** WHAT IS REQUIRED **
Please copy out each line of the data below without any changes.

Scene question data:
------------------------------------------------------------
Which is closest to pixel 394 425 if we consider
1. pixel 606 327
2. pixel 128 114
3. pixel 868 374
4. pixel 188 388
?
------------------------------------------------------------
** OUTPUT FOR THIS TASK **
Which is closest to pixel 394 425 if we consider
1. pixel 606 327
2. pixel 128 114
3. pixel 868 374
4. pixel 188 388
?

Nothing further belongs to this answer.